CPI Data Approaching: ~85% Probability the Fed Pauses Rate Hikes in July
N.R. Finch
Prediction markets price the Fed's odds of standing pat in July at roughly 85%; the June CPI print will determine whether that path locks in.
Why is the market so confident the Fed won't move?
Bond trader Ed Bradford notes that soft payroll data and a dovish FOMC minutes tone have pushed the market-implied July hike probability down to about 20%.
This means → two signals turned soft at once — a cooling labor market and gentler Fed language — and the market reads the combination as "no need to hike again."
Kalshi prices a hold at 85%, a 25 bp hike at 13%, and a 25 bp cut at just 1%. Polymarket is close: a 25 bp hike at 15.3%, with cuts or larger hikes all below 1%.
Why did inflation spike last month?
May CPI jumped 0.5% month-on-month, driven mainly by energy prices surging on the Iran conflict — a supply-side shock.
In plain terms = consumers didn't suddenly spend more; oil prices got yanked higher by a geopolitical event — that kind of spike usually doesn't last.
This reflects why the market is so nervous about the June print: last month's surprise rebound disrupted the "inflation is cooling" narrative.
What does the June CPI consensus look like?
The consensus forecast: June headline CPI falls 0.1% month-on-month, a sharp retreat from May's 0.5% gain. Core CPI is expected to rise 0.3%, slightly above the prior 0.2%.

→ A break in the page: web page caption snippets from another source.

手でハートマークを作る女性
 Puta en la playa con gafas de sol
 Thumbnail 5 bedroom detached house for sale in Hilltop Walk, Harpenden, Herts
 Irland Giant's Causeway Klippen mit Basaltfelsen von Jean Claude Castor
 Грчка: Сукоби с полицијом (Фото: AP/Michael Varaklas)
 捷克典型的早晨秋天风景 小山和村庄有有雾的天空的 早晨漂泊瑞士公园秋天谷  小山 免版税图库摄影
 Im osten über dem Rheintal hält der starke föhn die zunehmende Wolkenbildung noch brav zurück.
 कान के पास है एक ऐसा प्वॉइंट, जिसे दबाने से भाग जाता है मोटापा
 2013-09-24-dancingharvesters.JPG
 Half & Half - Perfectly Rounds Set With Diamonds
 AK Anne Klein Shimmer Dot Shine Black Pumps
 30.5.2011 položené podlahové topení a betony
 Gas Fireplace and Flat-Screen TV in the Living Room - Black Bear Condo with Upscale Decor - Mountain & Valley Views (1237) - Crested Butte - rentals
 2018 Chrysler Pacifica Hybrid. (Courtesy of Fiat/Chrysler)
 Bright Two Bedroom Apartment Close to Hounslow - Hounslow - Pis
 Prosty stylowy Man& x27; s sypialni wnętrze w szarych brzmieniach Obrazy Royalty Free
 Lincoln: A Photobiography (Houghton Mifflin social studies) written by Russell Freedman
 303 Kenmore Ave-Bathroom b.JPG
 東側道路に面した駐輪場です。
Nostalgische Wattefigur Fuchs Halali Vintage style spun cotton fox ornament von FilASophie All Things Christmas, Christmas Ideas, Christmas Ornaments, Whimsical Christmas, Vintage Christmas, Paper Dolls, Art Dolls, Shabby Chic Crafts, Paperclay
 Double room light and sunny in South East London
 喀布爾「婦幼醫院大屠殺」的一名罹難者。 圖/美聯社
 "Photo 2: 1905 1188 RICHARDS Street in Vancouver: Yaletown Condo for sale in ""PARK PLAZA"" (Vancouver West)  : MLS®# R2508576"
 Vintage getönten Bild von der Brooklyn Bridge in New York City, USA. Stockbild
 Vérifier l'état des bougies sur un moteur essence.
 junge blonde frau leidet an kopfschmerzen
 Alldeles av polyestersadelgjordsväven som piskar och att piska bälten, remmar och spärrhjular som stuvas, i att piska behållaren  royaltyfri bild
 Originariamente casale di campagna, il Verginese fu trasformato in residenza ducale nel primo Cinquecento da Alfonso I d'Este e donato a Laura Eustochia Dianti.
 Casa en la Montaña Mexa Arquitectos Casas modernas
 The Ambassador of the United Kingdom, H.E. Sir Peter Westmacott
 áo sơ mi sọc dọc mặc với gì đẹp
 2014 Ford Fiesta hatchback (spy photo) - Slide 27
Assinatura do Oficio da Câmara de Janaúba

This means → headline inflation cools as energy prices pull back, but core inflation — stripping out energy and food — still shows resilience. The Fed watches core more closely.
Bradford argues that if the data lands in line, the July hold path is effectively locked in.
What if the data comes in hot?
Bradford is blunt: if CPI surprises to the upside, whether hike odds can reignite becomes the next key test.
In plain terms = the market is betting on a "inflation cools → Fed holds" storyline. A hot print would force a full repricing of that logic.
Odds of a cut or a 50 bp+ hike currently sit below 1% — the market has all but ruled out extreme scenarios.
Content is for reference only, not financial advice.